I wonder what Mary Craig’s response would be if you asked her:

“What kind of listener is Leighton?”

I’d rank myself a 7 out of 10. It’s not so much that I’m not a great listener as it is that I’m not a great retainer.

How good are you at listening?

I said, HOW GOOD ARE YOU AT LISTENING?!?!?!

One thing I know about being a husband is that there are benefits to having an active and disciplined ear. Here’s what I’ve learned:

I gain wisdom when I listen to my wife. Mary Craig and I view a lot of big life stuff similarly, but she consistently speaks works into our home about work, family, money, God – you name it – that help me see things I didn’t see.

I tell my wife I love her by listening to her. Here’s what I mean. You subtly (or maybe not-so-subtly) communicate your estimation of value to someone when you listen, don’t listen or half-listen to them. When I can drop all the distractions and engage with Mary Craig, I show her that she’s fully valued.

I can be a better dad by listening to her. Kids get really confused by inconsistency. If I’m not tuned in to what Mary Craig has already done during the day, we run the risk of being inconsistent when I’m around. Right now, when our kids are relatively young, inconsistency is just confusing to them. But as they get older, inconsistency will come back around and bite us as the kids learn to exploit it against us.

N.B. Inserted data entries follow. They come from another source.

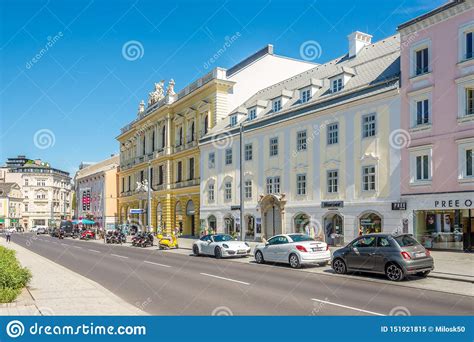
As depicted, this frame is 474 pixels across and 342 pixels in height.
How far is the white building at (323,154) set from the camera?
28.0 m

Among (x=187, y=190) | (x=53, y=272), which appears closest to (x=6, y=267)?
(x=53, y=272)

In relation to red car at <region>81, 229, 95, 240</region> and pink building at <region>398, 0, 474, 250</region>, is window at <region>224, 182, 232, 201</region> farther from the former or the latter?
red car at <region>81, 229, 95, 240</region>

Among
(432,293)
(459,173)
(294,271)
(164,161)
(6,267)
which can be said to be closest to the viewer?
(6,267)

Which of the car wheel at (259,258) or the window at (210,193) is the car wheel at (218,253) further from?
the window at (210,193)

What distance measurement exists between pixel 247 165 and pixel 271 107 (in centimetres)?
528

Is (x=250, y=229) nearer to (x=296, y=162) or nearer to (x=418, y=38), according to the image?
(x=296, y=162)

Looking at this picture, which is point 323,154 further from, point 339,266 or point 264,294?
point 264,294

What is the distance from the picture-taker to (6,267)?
1222cm

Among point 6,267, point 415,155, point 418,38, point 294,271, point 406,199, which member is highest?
point 418,38

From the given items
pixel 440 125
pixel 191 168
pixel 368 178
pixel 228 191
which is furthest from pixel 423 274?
pixel 191 168

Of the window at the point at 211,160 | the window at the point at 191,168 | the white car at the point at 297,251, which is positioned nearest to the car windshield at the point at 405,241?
the white car at the point at 297,251

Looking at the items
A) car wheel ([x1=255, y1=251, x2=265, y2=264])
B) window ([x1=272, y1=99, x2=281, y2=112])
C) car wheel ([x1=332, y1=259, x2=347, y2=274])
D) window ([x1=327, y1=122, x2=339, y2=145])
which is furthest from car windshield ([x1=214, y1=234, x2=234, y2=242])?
window ([x1=272, y1=99, x2=281, y2=112])

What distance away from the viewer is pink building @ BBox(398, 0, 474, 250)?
23.9m

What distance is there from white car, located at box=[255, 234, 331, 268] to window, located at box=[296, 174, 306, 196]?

I get ideas for gifts by listening to her. I hate getting to a birthday, anniversary or Christmas and just hearing {…duuuhhhh…} when I try to think of something to get for Mary Craig. At some point, I figured out that I could look for clues about what she would like by simply listening to her. In everyday conversation, it’s common for us to talk about products we use that we like. Or things around the house that we’d like to replace. Or to daydream and look at stuff for the house online. I try to make mental notes of those things so that when it’s gift-buying time, I’m getting something she really wants.

I can lead my family better when I listen to her. Mary Craig’s entire day is about us. She really never gets away from us. I, on the other hand, am with the kids for about three hours a day. So while I’m called to lead our family, it would be absolutely pointless to try to lead our family without esteeming Mary Craig’s perspective as the person most heavily invested in our family life. She is in a better position to give insight about the pace of life, the needs of the family as a whole, and the needs of the individuals. I am a better leader – meaning I am better able to serve – when I give my wife my ear.

What did I miss? What other benefits – philosophical or practical – build up when there’s good listening happening in a relationship?